Extracted records:
»»
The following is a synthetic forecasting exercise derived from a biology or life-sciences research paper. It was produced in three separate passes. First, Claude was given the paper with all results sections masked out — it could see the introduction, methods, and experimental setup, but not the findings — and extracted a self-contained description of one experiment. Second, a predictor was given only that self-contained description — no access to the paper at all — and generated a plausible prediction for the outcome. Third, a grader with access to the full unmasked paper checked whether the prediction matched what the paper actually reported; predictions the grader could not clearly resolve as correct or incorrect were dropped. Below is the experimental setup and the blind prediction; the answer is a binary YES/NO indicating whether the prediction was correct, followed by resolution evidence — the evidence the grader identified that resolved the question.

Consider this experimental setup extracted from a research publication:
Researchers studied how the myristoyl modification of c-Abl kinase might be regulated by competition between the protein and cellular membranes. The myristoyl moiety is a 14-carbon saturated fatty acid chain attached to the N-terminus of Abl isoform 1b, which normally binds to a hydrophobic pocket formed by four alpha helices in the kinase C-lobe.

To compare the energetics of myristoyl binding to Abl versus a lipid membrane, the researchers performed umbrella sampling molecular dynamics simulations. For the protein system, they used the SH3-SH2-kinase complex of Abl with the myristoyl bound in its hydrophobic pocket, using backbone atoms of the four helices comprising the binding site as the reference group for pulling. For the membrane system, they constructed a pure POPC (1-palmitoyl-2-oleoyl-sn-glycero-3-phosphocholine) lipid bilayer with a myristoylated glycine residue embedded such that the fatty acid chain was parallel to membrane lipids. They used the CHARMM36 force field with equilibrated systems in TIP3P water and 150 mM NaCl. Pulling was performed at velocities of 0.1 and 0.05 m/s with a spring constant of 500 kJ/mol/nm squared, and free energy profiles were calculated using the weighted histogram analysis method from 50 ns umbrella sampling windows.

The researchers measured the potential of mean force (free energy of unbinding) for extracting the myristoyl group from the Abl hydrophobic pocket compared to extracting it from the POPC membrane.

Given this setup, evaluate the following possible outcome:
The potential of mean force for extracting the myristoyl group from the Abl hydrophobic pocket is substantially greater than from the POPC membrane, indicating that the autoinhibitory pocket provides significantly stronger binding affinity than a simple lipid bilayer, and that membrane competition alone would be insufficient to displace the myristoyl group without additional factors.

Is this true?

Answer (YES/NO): NO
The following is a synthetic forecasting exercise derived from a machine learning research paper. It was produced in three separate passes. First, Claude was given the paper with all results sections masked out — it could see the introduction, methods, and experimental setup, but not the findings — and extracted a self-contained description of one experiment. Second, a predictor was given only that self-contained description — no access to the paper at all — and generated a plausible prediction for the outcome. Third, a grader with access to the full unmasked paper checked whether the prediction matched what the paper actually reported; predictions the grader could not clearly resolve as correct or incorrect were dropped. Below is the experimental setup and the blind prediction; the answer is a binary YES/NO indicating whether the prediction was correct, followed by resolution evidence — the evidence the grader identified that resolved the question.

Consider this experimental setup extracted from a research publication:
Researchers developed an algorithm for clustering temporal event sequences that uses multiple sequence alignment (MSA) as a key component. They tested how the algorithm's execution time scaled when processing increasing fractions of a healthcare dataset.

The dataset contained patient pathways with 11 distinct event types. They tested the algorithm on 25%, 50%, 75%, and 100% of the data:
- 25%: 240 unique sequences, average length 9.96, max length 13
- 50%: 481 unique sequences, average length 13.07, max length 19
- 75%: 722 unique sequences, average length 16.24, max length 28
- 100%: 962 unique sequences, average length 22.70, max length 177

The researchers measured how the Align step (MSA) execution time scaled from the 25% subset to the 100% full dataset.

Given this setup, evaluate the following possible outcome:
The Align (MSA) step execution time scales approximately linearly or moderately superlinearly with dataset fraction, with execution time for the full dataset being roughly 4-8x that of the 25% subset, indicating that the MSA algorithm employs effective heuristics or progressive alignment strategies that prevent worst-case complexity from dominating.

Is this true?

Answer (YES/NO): NO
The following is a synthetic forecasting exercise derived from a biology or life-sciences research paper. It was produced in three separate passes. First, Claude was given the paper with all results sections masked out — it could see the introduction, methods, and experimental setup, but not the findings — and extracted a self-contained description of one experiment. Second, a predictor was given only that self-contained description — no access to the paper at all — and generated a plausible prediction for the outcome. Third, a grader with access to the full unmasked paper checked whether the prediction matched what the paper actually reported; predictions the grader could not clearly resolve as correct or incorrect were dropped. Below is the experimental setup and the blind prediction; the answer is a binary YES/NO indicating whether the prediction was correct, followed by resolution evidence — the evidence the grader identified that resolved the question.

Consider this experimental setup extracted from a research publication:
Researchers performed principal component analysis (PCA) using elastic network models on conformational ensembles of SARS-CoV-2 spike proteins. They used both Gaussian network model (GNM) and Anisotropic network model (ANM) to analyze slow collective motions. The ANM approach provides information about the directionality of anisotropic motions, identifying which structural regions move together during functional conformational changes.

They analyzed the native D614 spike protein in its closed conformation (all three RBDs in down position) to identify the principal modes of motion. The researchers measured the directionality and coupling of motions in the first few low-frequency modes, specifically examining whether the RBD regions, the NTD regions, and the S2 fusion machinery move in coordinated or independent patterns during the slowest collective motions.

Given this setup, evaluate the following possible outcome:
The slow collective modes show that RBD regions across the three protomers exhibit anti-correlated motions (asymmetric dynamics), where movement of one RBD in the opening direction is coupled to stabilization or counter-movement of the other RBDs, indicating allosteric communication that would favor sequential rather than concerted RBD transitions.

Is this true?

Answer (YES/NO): NO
««
* _What is expected_
Only the count belongs in your answer, so please work out how many lines of the data contain "length".

* _Written solution_
4